IMO 1972 Q5

Problem: f and g are real-valued functions defined on the real line. For all x and y, f(x + y) + f(x - y) = 2f(x)g(y). f is not identically zero and |f(x)| ≤ 1 for all x. Prove that |g(x)| ≤ 1 for all x.

theorem imo1972_q5 (f : ℝ → ℝ) (g : ℝ → ℝ) (hf1 : ∀ (x y : ℝ), f (x + y) + f (x - y) = 2 * f x * g y) (hf2 : ∀ (y : ℝ), ‖f y‖ ≤ 1) (hf3 : ∃ (x : ℝ), f x ≠ 0) (y : ℝ) : ‖g y‖ ≤ 1

This proof begins by introducing the supremum of f, k ≤ 1 as well as k' = k / ‖g y‖. We then suppose that the conclusion does not hold (hneg) and show that k ≤ k' (by 2 * (‖f x‖ * ‖g y‖) ≤ 2 * k obtained from the main hypothesis hf1) and that k' < k (obtained from hneg directly), finally raising a contradiction with k' < k'.

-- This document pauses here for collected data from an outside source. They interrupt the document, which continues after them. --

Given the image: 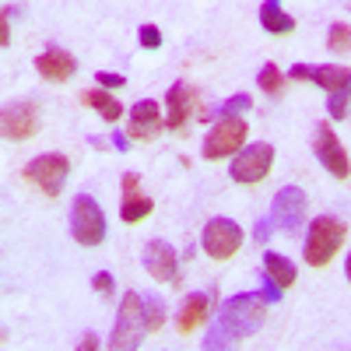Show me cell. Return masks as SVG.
Here are the masks:
<instances>
[{
  "label": "cell",
  "mask_w": 351,
  "mask_h": 351,
  "mask_svg": "<svg viewBox=\"0 0 351 351\" xmlns=\"http://www.w3.org/2000/svg\"><path fill=\"white\" fill-rule=\"evenodd\" d=\"M246 120L243 116H225V120H218L215 127H211V134L204 137V158H228V155H239V148H243V141H246Z\"/></svg>",
  "instance_id": "5"
},
{
  "label": "cell",
  "mask_w": 351,
  "mask_h": 351,
  "mask_svg": "<svg viewBox=\"0 0 351 351\" xmlns=\"http://www.w3.org/2000/svg\"><path fill=\"white\" fill-rule=\"evenodd\" d=\"M253 236H256V243H267V239L274 236V225H271V218L256 221V232H253Z\"/></svg>",
  "instance_id": "31"
},
{
  "label": "cell",
  "mask_w": 351,
  "mask_h": 351,
  "mask_svg": "<svg viewBox=\"0 0 351 351\" xmlns=\"http://www.w3.org/2000/svg\"><path fill=\"white\" fill-rule=\"evenodd\" d=\"M144 324H148V330H158L165 324V302L162 299L144 295Z\"/></svg>",
  "instance_id": "22"
},
{
  "label": "cell",
  "mask_w": 351,
  "mask_h": 351,
  "mask_svg": "<svg viewBox=\"0 0 351 351\" xmlns=\"http://www.w3.org/2000/svg\"><path fill=\"white\" fill-rule=\"evenodd\" d=\"M344 236H348V228H344L341 218H334V215L313 218L309 232H306V263L309 267H327V263L341 253Z\"/></svg>",
  "instance_id": "2"
},
{
  "label": "cell",
  "mask_w": 351,
  "mask_h": 351,
  "mask_svg": "<svg viewBox=\"0 0 351 351\" xmlns=\"http://www.w3.org/2000/svg\"><path fill=\"white\" fill-rule=\"evenodd\" d=\"M39 130V109L32 102H14L4 109V134L8 141H28Z\"/></svg>",
  "instance_id": "14"
},
{
  "label": "cell",
  "mask_w": 351,
  "mask_h": 351,
  "mask_svg": "<svg viewBox=\"0 0 351 351\" xmlns=\"http://www.w3.org/2000/svg\"><path fill=\"white\" fill-rule=\"evenodd\" d=\"M71 236L81 243V246H99L106 239V215L102 208L88 197H74V208H71Z\"/></svg>",
  "instance_id": "4"
},
{
  "label": "cell",
  "mask_w": 351,
  "mask_h": 351,
  "mask_svg": "<svg viewBox=\"0 0 351 351\" xmlns=\"http://www.w3.org/2000/svg\"><path fill=\"white\" fill-rule=\"evenodd\" d=\"M267 295L263 291H239L221 302V309L211 319V330L208 337L200 341L204 351H218V348H236L243 344L250 334H256L267 319Z\"/></svg>",
  "instance_id": "1"
},
{
  "label": "cell",
  "mask_w": 351,
  "mask_h": 351,
  "mask_svg": "<svg viewBox=\"0 0 351 351\" xmlns=\"http://www.w3.org/2000/svg\"><path fill=\"white\" fill-rule=\"evenodd\" d=\"M274 165V144H250V148H243L236 155V162H232V180L243 183V186H253L260 180H267V172Z\"/></svg>",
  "instance_id": "8"
},
{
  "label": "cell",
  "mask_w": 351,
  "mask_h": 351,
  "mask_svg": "<svg viewBox=\"0 0 351 351\" xmlns=\"http://www.w3.org/2000/svg\"><path fill=\"white\" fill-rule=\"evenodd\" d=\"M155 211V204H152V197H144V193H137V186L134 190H123V204H120V218L127 221V225H137V221H144Z\"/></svg>",
  "instance_id": "19"
},
{
  "label": "cell",
  "mask_w": 351,
  "mask_h": 351,
  "mask_svg": "<svg viewBox=\"0 0 351 351\" xmlns=\"http://www.w3.org/2000/svg\"><path fill=\"white\" fill-rule=\"evenodd\" d=\"M144 334H148V324H144V295L127 291L123 302H120V313H116L109 348L112 351H134V348L144 344Z\"/></svg>",
  "instance_id": "3"
},
{
  "label": "cell",
  "mask_w": 351,
  "mask_h": 351,
  "mask_svg": "<svg viewBox=\"0 0 351 351\" xmlns=\"http://www.w3.org/2000/svg\"><path fill=\"white\" fill-rule=\"evenodd\" d=\"M92 285H95V291H102V295H112V274L109 271H99L92 278Z\"/></svg>",
  "instance_id": "30"
},
{
  "label": "cell",
  "mask_w": 351,
  "mask_h": 351,
  "mask_svg": "<svg viewBox=\"0 0 351 351\" xmlns=\"http://www.w3.org/2000/svg\"><path fill=\"white\" fill-rule=\"evenodd\" d=\"M95 84H102V88H109V92H112V88H123L127 77H123V74H106V71H102V74L95 77Z\"/></svg>",
  "instance_id": "29"
},
{
  "label": "cell",
  "mask_w": 351,
  "mask_h": 351,
  "mask_svg": "<svg viewBox=\"0 0 351 351\" xmlns=\"http://www.w3.org/2000/svg\"><path fill=\"white\" fill-rule=\"evenodd\" d=\"M267 218H271L274 232H288V236H295V228L306 218V193L299 186H281L274 193V204H271Z\"/></svg>",
  "instance_id": "9"
},
{
  "label": "cell",
  "mask_w": 351,
  "mask_h": 351,
  "mask_svg": "<svg viewBox=\"0 0 351 351\" xmlns=\"http://www.w3.org/2000/svg\"><path fill=\"white\" fill-rule=\"evenodd\" d=\"M99 341H95V334H84V341H81V348H95Z\"/></svg>",
  "instance_id": "34"
},
{
  "label": "cell",
  "mask_w": 351,
  "mask_h": 351,
  "mask_svg": "<svg viewBox=\"0 0 351 351\" xmlns=\"http://www.w3.org/2000/svg\"><path fill=\"white\" fill-rule=\"evenodd\" d=\"M165 106H169L165 127H169V130H183L186 120H190V112H193V88H186L183 81L172 84L169 95H165Z\"/></svg>",
  "instance_id": "16"
},
{
  "label": "cell",
  "mask_w": 351,
  "mask_h": 351,
  "mask_svg": "<svg viewBox=\"0 0 351 351\" xmlns=\"http://www.w3.org/2000/svg\"><path fill=\"white\" fill-rule=\"evenodd\" d=\"M313 152H316V158L324 162V169L334 176V180H348V176H351L344 144L337 141V134H334L327 123H316V127H313Z\"/></svg>",
  "instance_id": "10"
},
{
  "label": "cell",
  "mask_w": 351,
  "mask_h": 351,
  "mask_svg": "<svg viewBox=\"0 0 351 351\" xmlns=\"http://www.w3.org/2000/svg\"><path fill=\"white\" fill-rule=\"evenodd\" d=\"M127 137H130V134H112V148H116V152H127V144H130Z\"/></svg>",
  "instance_id": "33"
},
{
  "label": "cell",
  "mask_w": 351,
  "mask_h": 351,
  "mask_svg": "<svg viewBox=\"0 0 351 351\" xmlns=\"http://www.w3.org/2000/svg\"><path fill=\"white\" fill-rule=\"evenodd\" d=\"M288 77H291V81H313V84H319V88H327V92H341V88L351 84V71H348V67H330V64H324V67L295 64V67L288 71Z\"/></svg>",
  "instance_id": "13"
},
{
  "label": "cell",
  "mask_w": 351,
  "mask_h": 351,
  "mask_svg": "<svg viewBox=\"0 0 351 351\" xmlns=\"http://www.w3.org/2000/svg\"><path fill=\"white\" fill-rule=\"evenodd\" d=\"M281 81H285V77H281V71H278L274 64H267V67L256 74V84H260L267 95H278V92H281Z\"/></svg>",
  "instance_id": "26"
},
{
  "label": "cell",
  "mask_w": 351,
  "mask_h": 351,
  "mask_svg": "<svg viewBox=\"0 0 351 351\" xmlns=\"http://www.w3.org/2000/svg\"><path fill=\"white\" fill-rule=\"evenodd\" d=\"M250 106H253V99H250L246 92H239V95L225 99V102H221V106H218V109H215L211 116H218V120H225V116H239V112H246Z\"/></svg>",
  "instance_id": "23"
},
{
  "label": "cell",
  "mask_w": 351,
  "mask_h": 351,
  "mask_svg": "<svg viewBox=\"0 0 351 351\" xmlns=\"http://www.w3.org/2000/svg\"><path fill=\"white\" fill-rule=\"evenodd\" d=\"M263 271H267L281 288H291L299 281V274H295V263L291 260H285L281 253H263Z\"/></svg>",
  "instance_id": "20"
},
{
  "label": "cell",
  "mask_w": 351,
  "mask_h": 351,
  "mask_svg": "<svg viewBox=\"0 0 351 351\" xmlns=\"http://www.w3.org/2000/svg\"><path fill=\"white\" fill-rule=\"evenodd\" d=\"M327 112L334 116V120H344V116L351 112V84L341 88V92H330V106H327Z\"/></svg>",
  "instance_id": "25"
},
{
  "label": "cell",
  "mask_w": 351,
  "mask_h": 351,
  "mask_svg": "<svg viewBox=\"0 0 351 351\" xmlns=\"http://www.w3.org/2000/svg\"><path fill=\"white\" fill-rule=\"evenodd\" d=\"M84 106H92L102 120H109V123H116L123 116V106L116 102L109 92H102V88H92V92H84Z\"/></svg>",
  "instance_id": "21"
},
{
  "label": "cell",
  "mask_w": 351,
  "mask_h": 351,
  "mask_svg": "<svg viewBox=\"0 0 351 351\" xmlns=\"http://www.w3.org/2000/svg\"><path fill=\"white\" fill-rule=\"evenodd\" d=\"M67 169L71 165H67V158L60 152H46V155H39V158H32L25 165V180L32 186H39L43 197H60L64 180H67Z\"/></svg>",
  "instance_id": "6"
},
{
  "label": "cell",
  "mask_w": 351,
  "mask_h": 351,
  "mask_svg": "<svg viewBox=\"0 0 351 351\" xmlns=\"http://www.w3.org/2000/svg\"><path fill=\"white\" fill-rule=\"evenodd\" d=\"M211 306H215V291H211V295H208V291H193V295H186V302L180 309V319H176L180 334H193L204 319L211 316Z\"/></svg>",
  "instance_id": "15"
},
{
  "label": "cell",
  "mask_w": 351,
  "mask_h": 351,
  "mask_svg": "<svg viewBox=\"0 0 351 351\" xmlns=\"http://www.w3.org/2000/svg\"><path fill=\"white\" fill-rule=\"evenodd\" d=\"M200 246L211 260H228L236 256L239 246H243V228L232 221V218H211L204 225V236H200Z\"/></svg>",
  "instance_id": "7"
},
{
  "label": "cell",
  "mask_w": 351,
  "mask_h": 351,
  "mask_svg": "<svg viewBox=\"0 0 351 351\" xmlns=\"http://www.w3.org/2000/svg\"><path fill=\"white\" fill-rule=\"evenodd\" d=\"M162 130V106L155 99H141L134 102L130 109V123H127V134L130 141H155Z\"/></svg>",
  "instance_id": "12"
},
{
  "label": "cell",
  "mask_w": 351,
  "mask_h": 351,
  "mask_svg": "<svg viewBox=\"0 0 351 351\" xmlns=\"http://www.w3.org/2000/svg\"><path fill=\"white\" fill-rule=\"evenodd\" d=\"M141 263L155 281H165V285H180V253H176L165 239H152L141 253Z\"/></svg>",
  "instance_id": "11"
},
{
  "label": "cell",
  "mask_w": 351,
  "mask_h": 351,
  "mask_svg": "<svg viewBox=\"0 0 351 351\" xmlns=\"http://www.w3.org/2000/svg\"><path fill=\"white\" fill-rule=\"evenodd\" d=\"M344 274H348V281H351V253H348V260H344Z\"/></svg>",
  "instance_id": "35"
},
{
  "label": "cell",
  "mask_w": 351,
  "mask_h": 351,
  "mask_svg": "<svg viewBox=\"0 0 351 351\" xmlns=\"http://www.w3.org/2000/svg\"><path fill=\"white\" fill-rule=\"evenodd\" d=\"M137 39H141L144 49H158V46H162V32H158L155 25H141V28H137Z\"/></svg>",
  "instance_id": "27"
},
{
  "label": "cell",
  "mask_w": 351,
  "mask_h": 351,
  "mask_svg": "<svg viewBox=\"0 0 351 351\" xmlns=\"http://www.w3.org/2000/svg\"><path fill=\"white\" fill-rule=\"evenodd\" d=\"M0 43L11 46V14L4 11V18H0Z\"/></svg>",
  "instance_id": "32"
},
{
  "label": "cell",
  "mask_w": 351,
  "mask_h": 351,
  "mask_svg": "<svg viewBox=\"0 0 351 351\" xmlns=\"http://www.w3.org/2000/svg\"><path fill=\"white\" fill-rule=\"evenodd\" d=\"M36 71H39L46 81L60 84V81H67V77L77 71V60H74L67 49H46L43 56H36Z\"/></svg>",
  "instance_id": "17"
},
{
  "label": "cell",
  "mask_w": 351,
  "mask_h": 351,
  "mask_svg": "<svg viewBox=\"0 0 351 351\" xmlns=\"http://www.w3.org/2000/svg\"><path fill=\"white\" fill-rule=\"evenodd\" d=\"M260 25L267 28L271 36H288V32H295V18L285 14L281 0H263V8H260Z\"/></svg>",
  "instance_id": "18"
},
{
  "label": "cell",
  "mask_w": 351,
  "mask_h": 351,
  "mask_svg": "<svg viewBox=\"0 0 351 351\" xmlns=\"http://www.w3.org/2000/svg\"><path fill=\"white\" fill-rule=\"evenodd\" d=\"M260 291L267 295V302H281V295H285V288H281V285H278L267 271H263V288H260Z\"/></svg>",
  "instance_id": "28"
},
{
  "label": "cell",
  "mask_w": 351,
  "mask_h": 351,
  "mask_svg": "<svg viewBox=\"0 0 351 351\" xmlns=\"http://www.w3.org/2000/svg\"><path fill=\"white\" fill-rule=\"evenodd\" d=\"M327 46H330L334 53H351V28H348L344 21H334V25H330Z\"/></svg>",
  "instance_id": "24"
}]
</instances>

(Authored by Stanislas Polu inspired by Ruben Van de Velde).

theorem imo1972_q5' (f : ℝ → ℝ) (g : ℝ → ℝ) (hf1 : ∀ (x y : ℝ), f (x + y) + f (x - y) = 2 * f x * g y) (hf2 : BddAbove (Set.range fun (x : ℝ) => ‖f x‖)) (hf3 : ∃ (x : ℝ), f x ≠ 0) (y : ℝ) : ‖g y‖ ≤ 1

IMO 1972 Q5

Problem: f and g are real-valued functions defined on the real line. For all x and y, f(x + y) + f(x - y) = 2f(x)g(y). f is not identically zero and |f(x)| ≤ 1 for all x. Prove that |g(x)| ≤ 1 for all x.

This is a more concise version of the proof proposed by Ruben Van de Velde.